By evaluating a clinical decision support system for intensive insulin therapy with respect to other clinical information systems and care processes, we identified nurse attitudes, data processing gaps, design assumptions, and nurse resilience that affected system use. Findings suggest opportunities for improvement involving documentation-oriented user interface changes and reminders. Software developers and evaluators of IIT CDSS and other clinical information systems can use the results of this study to plan new projects and improve existing implementations. Research addressing the context of clinical decision support system use can contribute to a theory of effective system use and assist practitioners with system design and implementation.

Research Highlights.

  • This study identified novel sociotechnical interactions affecting IIT CDSS performance.

  • Findings have implications for IIT CDSS alerts and user interface design.

  • Themes from this and other studies contribute toward theory for high performance CDSS.

Summary table.

What was already known on this topic

  • Factors affecting intensive insulin therapy protocol performance include patient populations, blood glucose target ranges, nutrition sources, genetic characteristics, nurse staffing, blood glucose measurement timing, data entry, and nurse overrides.

  • Few studies of computer-based intensive insulin therapy, and clinical decision support systems in general, have evaluated interventions with respect to other clinical information systems and care processes.

What this study added to our knowledge

  • This investigation is the first field study of IIT CDSS and reveals sociotechnical interactions affecting protocol performance not addressed by previous research.
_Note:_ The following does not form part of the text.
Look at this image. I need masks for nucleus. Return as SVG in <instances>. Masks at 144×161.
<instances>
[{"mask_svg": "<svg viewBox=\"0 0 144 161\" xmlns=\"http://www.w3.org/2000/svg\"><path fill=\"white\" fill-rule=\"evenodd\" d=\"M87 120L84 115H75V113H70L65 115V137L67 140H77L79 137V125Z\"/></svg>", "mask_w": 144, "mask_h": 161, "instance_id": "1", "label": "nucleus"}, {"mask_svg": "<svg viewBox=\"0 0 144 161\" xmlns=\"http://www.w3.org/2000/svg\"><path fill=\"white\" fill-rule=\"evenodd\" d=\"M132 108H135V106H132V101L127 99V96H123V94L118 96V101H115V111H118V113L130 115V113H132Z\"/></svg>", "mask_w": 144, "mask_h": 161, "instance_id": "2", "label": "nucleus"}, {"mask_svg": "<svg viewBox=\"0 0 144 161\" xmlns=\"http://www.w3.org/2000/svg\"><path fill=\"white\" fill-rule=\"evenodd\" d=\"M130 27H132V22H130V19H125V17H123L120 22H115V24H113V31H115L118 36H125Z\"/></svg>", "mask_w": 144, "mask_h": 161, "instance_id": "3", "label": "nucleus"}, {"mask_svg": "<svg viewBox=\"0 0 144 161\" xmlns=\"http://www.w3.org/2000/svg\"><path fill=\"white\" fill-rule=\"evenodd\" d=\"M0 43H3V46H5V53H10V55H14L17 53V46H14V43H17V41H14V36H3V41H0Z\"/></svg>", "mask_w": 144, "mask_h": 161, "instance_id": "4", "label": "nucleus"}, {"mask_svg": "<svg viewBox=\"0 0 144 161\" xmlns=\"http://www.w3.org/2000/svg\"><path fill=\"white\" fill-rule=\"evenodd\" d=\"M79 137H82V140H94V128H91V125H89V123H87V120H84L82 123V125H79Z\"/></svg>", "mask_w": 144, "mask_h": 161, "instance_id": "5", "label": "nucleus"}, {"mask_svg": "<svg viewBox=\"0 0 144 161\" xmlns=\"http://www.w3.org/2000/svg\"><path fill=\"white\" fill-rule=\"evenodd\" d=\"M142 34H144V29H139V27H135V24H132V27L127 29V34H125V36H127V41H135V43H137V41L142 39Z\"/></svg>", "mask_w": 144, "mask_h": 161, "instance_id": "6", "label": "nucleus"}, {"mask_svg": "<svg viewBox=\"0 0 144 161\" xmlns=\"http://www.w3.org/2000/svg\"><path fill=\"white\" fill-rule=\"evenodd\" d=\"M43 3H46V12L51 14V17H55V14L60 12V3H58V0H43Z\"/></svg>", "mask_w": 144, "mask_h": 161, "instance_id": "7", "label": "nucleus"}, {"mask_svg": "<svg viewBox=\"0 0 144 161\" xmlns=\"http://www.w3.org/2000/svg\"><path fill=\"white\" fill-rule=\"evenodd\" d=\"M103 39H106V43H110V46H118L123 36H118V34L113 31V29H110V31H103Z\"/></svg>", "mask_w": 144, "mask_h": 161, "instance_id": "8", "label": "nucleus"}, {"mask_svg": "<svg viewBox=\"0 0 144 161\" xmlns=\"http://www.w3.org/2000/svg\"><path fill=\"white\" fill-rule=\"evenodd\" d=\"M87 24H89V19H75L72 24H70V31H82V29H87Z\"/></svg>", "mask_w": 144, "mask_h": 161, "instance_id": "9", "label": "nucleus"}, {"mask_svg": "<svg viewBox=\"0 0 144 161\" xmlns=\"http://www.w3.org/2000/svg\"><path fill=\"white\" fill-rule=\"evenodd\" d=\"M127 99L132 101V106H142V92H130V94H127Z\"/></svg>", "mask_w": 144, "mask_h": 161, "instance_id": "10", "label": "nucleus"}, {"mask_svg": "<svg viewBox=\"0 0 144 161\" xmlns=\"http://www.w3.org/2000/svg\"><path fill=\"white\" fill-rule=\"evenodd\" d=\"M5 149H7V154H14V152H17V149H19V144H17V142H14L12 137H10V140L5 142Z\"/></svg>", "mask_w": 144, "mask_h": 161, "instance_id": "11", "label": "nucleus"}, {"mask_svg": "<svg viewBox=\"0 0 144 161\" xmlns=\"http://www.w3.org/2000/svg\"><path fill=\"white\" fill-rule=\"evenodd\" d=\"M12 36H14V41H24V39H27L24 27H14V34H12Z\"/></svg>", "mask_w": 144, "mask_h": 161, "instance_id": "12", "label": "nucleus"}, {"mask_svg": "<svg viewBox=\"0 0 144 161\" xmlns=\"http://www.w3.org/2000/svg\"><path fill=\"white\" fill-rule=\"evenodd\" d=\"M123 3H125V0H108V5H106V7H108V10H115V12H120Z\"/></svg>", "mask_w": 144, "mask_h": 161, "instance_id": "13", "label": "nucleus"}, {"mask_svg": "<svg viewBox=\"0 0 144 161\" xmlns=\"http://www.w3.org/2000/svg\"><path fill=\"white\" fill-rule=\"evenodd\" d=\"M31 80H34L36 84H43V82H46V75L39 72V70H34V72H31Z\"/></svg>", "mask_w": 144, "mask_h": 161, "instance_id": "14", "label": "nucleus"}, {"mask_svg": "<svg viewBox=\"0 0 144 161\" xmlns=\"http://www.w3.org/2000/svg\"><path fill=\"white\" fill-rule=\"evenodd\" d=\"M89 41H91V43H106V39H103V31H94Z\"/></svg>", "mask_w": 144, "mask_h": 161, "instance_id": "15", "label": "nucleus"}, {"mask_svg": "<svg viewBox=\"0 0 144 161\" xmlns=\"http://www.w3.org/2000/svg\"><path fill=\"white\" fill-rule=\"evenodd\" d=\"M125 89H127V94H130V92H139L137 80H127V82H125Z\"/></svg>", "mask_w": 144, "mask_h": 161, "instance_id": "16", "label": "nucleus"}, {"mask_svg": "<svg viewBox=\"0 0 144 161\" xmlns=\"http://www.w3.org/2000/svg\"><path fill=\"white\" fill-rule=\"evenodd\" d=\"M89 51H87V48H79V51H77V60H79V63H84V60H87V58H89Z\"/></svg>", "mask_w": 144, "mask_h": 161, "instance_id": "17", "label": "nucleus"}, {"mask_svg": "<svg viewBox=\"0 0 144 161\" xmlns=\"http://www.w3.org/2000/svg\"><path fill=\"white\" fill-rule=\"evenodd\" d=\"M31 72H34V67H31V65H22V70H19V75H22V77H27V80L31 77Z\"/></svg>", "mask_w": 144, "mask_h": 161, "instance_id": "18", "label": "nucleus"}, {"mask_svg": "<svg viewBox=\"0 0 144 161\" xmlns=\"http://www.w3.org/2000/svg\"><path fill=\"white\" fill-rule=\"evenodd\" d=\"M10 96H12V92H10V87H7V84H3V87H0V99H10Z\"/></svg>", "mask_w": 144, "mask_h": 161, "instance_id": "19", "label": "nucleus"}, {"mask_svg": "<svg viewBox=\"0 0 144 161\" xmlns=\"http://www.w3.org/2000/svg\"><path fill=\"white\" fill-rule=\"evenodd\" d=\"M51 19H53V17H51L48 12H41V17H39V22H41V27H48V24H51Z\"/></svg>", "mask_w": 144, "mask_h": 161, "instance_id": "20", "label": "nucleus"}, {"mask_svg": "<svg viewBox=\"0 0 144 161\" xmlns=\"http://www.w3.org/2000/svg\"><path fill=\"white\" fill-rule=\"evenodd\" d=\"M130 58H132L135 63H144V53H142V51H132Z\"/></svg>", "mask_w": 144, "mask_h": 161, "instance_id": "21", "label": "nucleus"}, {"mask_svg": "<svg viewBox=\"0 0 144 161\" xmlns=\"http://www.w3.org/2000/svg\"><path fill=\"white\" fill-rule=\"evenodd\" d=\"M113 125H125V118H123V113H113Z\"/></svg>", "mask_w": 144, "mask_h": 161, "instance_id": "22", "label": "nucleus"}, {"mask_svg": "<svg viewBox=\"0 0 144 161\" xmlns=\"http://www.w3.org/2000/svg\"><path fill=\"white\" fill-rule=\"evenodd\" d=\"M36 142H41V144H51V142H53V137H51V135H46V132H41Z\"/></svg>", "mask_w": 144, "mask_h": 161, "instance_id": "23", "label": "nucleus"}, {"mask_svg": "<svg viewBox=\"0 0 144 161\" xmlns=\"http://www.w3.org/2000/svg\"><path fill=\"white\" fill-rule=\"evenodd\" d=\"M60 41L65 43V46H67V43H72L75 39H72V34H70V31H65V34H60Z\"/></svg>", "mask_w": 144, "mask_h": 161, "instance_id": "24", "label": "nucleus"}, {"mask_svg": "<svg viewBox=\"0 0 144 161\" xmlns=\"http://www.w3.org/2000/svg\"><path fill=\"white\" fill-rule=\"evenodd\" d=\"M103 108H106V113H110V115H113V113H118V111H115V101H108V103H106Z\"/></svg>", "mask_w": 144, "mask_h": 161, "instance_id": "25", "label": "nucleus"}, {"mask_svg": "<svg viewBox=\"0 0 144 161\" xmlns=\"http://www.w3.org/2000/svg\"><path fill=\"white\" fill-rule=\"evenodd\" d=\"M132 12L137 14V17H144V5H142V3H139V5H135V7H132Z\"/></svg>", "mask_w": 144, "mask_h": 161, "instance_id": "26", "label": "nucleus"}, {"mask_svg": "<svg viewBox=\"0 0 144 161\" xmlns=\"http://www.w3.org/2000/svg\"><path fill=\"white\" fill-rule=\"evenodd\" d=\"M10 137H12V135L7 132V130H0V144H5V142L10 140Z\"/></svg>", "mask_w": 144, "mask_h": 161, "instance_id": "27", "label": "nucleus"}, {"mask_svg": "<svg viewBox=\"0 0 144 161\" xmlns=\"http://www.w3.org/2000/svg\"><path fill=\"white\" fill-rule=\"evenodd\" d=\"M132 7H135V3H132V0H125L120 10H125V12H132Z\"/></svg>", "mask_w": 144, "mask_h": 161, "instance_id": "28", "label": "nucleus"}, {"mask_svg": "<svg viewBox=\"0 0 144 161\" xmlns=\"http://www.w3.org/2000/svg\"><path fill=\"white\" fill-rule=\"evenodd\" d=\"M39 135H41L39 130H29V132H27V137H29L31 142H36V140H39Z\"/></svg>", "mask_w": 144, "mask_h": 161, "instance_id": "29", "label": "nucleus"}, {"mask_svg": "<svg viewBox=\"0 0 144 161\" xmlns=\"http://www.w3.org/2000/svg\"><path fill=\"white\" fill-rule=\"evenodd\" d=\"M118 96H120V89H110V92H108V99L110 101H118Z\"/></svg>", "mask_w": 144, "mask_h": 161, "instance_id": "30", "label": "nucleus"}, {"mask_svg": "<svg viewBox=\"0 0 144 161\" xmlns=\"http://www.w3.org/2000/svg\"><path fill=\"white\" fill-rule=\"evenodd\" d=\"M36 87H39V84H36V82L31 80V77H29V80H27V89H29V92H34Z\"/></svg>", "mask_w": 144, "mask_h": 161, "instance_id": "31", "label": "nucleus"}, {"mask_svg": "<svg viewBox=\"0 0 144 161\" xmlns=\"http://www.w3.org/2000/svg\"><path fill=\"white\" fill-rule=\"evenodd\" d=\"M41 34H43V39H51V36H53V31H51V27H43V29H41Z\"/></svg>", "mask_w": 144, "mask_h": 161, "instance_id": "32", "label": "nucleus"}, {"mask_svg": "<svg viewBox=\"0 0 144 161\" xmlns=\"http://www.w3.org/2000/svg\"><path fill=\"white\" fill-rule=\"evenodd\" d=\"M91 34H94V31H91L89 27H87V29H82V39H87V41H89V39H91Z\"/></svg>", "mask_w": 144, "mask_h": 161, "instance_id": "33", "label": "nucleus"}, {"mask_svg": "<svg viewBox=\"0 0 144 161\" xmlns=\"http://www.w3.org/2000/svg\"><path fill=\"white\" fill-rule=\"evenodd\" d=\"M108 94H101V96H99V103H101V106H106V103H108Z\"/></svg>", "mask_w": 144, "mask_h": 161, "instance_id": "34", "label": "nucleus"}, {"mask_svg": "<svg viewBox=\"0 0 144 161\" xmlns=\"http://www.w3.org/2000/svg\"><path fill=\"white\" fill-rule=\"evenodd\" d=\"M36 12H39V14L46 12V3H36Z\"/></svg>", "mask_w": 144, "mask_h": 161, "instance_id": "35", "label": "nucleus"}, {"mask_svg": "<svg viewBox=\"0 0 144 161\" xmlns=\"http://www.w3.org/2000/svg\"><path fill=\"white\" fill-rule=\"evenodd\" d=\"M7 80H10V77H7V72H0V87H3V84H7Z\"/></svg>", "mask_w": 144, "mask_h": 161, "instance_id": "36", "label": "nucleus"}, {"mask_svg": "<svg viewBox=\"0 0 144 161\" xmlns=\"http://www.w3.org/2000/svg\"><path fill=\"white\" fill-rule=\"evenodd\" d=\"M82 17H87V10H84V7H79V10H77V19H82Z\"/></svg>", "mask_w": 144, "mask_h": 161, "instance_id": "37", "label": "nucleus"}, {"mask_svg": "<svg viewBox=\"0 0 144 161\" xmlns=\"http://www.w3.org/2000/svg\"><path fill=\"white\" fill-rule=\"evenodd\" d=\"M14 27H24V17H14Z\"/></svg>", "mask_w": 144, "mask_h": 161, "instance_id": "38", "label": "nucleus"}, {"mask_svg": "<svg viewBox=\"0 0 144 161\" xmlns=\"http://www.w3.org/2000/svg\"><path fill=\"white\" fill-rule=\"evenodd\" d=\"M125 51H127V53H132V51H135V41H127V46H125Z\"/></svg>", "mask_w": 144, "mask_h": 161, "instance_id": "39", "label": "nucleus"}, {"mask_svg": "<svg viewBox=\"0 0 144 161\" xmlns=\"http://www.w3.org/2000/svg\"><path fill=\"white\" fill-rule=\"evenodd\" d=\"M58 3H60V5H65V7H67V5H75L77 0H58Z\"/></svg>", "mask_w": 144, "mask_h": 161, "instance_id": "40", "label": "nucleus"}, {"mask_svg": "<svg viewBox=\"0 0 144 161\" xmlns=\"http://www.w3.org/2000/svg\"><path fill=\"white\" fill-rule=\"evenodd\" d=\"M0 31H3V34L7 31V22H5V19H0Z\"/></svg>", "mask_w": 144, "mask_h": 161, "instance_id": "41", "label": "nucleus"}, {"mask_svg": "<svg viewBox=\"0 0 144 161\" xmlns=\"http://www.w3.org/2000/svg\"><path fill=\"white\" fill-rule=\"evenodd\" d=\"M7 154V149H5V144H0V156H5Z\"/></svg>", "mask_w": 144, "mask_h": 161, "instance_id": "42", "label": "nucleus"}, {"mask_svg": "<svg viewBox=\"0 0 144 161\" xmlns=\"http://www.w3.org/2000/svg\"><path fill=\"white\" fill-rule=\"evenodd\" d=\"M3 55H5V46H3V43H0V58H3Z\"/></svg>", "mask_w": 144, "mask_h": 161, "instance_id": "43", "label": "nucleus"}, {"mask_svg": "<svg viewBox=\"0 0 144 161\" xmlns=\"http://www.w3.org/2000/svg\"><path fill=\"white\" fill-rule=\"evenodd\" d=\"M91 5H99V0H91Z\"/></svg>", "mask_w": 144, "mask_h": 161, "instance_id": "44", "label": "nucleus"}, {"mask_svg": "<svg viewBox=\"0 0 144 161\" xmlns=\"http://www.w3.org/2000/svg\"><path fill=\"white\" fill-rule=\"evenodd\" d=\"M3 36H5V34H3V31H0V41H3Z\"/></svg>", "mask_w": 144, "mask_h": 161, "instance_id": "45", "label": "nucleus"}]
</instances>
  • Common themes identified in this and other studies of computerized reminders may indicate the beginning of an empirically derived theory for clinical decision support systems to promote high performance of clinical protocols.

Acknowledgements

Dr. Campion received support from National Library of Medicine Training Grant NLM T15 007450-07. The authors thank Lillian McGehee, MSN, RN and an anonymous study participant nurse for manuscript feedback. Dr. Campion thanks Asli Ozdas, Ph.D., M.S. for project involvement; Kim M. Unertl, Ph.D. for analytical assistance; and SICU and TICU nurses, patients, and families for their cooperation in making this study possible.

Footnotes

Authors’ contributions Dr. Campion developed the research question, collected data, analyzed data, and generated the manuscript. Drs. Waitman, Lorenzi, May, and Gadd provided guidance throughout the research process as well as critical manuscript revisions. Dr. May also provided access to the study sites.

Statement on conflicts of interest The authors have no conflicts of interest.